In Duitsland wordt onroerend goed opnieuw gewaardeerd. Dit volgt uit de nieuwe Waarderingswet (Bewertungsgesetz). Daartoe moeten eigenaren van onroerend goed en grond een verklaring over hun eigendom indienen bij het Finanzamt (Duitse belastingkantoor) waar het onroerend goed gelegen is. Naast de inkomstenbelastingaangifte zal in 2022 dus een tweede belastingaangifte voor de Grundsteuer/onroerendezaakbelasting moeten worden ingediend door bezitters van onroerend goed.
De wet bepaalt dat de aangifte van de onroerende voorheffing in het algemeen elektronisch moet worden ingediend (§228, lid 6). Dit betekent dat de informatie via ELSTER moet worden verstrekt en slechts in een beperkt aantal uitzonderingsgevallen op papier mogelijk is. De wetgever heeft de deelstaten (Bundesländer) toegestaan hun eigen procedures vast te stellen. Afhankelijk van de deelstaat moet dus verschillende informatie worden verstrekt over het onroerend goed en de bebouwing. Reden genoeg om dit onderwerp nu al te bespreken. De deelstaat NRW volgt het federale model.
De gegevens die tot nu toe gebruikt werden voor de vaststelling van de onroerendezaakbelasting zijn erg oud: de waarden dateren van 1964 (voor West-Duitsland) en 1935 (voor Oost-Duitsland). De nieuwe waarden, die de situatie op de afsluitingsdatum van 1 januari 2022 moeten weerspiegelen, moeten nu door de Finanzämter worden vastgesteld. Eigenaren moeten hiertoe een verklaring indienen. Dit zal mogelijk zijn in de periode van begin juli tot eind oktober 2022. Het verzoek om een belastingaangifte in te dienen kan bijvoorbeeld worden gedaan door middel van een openbare oproep. Dit betekent dat niet iedereen die aangifte moet doen, persoonlijk zal worden gecontacteerd. Bij niet-indiening schat het Finanzamt de waarde, wat tot hogere bedragen kan leiden in het nadeel van de eigenaren. Bezwaar is mogelijk, maar ook dan moet een digitale aangifte worden gedaan.
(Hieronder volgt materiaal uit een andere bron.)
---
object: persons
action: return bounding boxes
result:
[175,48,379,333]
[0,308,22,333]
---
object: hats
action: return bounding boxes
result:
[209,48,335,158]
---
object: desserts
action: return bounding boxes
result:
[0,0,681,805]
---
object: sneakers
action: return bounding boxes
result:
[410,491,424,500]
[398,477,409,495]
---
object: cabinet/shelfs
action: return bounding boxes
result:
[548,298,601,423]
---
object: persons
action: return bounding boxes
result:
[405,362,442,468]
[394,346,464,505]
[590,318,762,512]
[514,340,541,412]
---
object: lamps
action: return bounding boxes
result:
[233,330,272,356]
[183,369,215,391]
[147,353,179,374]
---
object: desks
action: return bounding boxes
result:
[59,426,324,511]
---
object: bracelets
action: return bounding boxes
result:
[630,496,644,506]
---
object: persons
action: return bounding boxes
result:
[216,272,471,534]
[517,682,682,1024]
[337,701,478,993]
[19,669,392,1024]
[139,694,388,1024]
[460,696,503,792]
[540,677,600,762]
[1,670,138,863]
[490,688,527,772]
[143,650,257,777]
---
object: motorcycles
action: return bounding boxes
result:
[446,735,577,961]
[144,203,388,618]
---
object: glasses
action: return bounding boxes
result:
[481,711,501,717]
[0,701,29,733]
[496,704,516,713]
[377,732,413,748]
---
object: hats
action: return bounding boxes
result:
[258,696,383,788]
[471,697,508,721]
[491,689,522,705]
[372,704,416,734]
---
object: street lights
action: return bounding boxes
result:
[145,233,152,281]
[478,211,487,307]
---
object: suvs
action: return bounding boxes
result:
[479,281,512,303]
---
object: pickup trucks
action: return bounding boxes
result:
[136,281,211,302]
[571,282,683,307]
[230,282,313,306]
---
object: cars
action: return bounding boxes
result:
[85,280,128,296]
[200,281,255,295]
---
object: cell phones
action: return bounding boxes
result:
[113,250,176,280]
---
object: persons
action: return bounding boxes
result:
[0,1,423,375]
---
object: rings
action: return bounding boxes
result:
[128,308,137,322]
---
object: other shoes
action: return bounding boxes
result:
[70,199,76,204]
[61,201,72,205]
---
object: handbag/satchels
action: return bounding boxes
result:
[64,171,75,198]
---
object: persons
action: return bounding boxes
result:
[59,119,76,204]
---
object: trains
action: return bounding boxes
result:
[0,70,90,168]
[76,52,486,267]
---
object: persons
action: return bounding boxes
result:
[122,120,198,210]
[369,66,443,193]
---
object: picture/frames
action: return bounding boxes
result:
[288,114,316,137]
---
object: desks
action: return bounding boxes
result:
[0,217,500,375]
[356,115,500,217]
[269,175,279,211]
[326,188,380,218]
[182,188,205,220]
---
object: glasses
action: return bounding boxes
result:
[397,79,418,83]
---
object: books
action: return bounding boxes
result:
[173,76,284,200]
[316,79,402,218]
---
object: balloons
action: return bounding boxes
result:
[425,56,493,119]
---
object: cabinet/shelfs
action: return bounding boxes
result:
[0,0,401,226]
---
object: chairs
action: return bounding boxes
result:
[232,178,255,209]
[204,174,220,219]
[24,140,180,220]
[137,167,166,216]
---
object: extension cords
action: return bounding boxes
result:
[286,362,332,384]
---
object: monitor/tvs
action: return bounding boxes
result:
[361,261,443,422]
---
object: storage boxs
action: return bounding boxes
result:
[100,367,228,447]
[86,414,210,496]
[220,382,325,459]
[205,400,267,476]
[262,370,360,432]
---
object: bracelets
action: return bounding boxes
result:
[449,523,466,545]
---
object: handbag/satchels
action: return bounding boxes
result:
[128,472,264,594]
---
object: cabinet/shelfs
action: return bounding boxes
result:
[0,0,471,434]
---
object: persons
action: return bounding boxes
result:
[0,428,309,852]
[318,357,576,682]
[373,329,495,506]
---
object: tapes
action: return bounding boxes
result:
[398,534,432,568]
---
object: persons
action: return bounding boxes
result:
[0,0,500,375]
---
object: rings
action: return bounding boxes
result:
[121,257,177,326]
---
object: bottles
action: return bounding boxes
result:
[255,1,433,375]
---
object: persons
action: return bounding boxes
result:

Bedrag onzeker – beter om reserves op te bouwen
Vanaf januari 2025 zal de onroerendezaakbelasting worden geheven met de nieuwe waarden. Niemand kan op dit moment zeggen hoe hoog de werkelijke onroerendzaakbelasting vanaf 2025 zal zijn. Het is daarom raadzaam reserves op te bouwen. De taxatiewaarde is immers slechts een deel van wat nodig is om de onroerende voorheffing te berekenen. De taxatiewaarde wordt vermenigvuldigd met een factor – het zogenaamde taxatiepercentage. De gemeenten mogen zelf het aanslagpercentage vaststellen en kunnen zo invloed uitoefenen op het bedrag van de onroerendezaakbelasting waarop zij recht hebben. De onroerendezaakbelasting is een belangrijke bron van inkomsten voor gemeenten. Hoe hoger het tarief, hoe hoger de onroerendezaakbelasting, hoe meer geld voor de gemeente. Hoge onroerendezaakbelasting maakt gemeenten onaantrekkelijk voor bedrijven en eigenaren van onroerend goed. Daarom zijn er ook gemeenten die opteren voor relatief lage aanslagbedragen.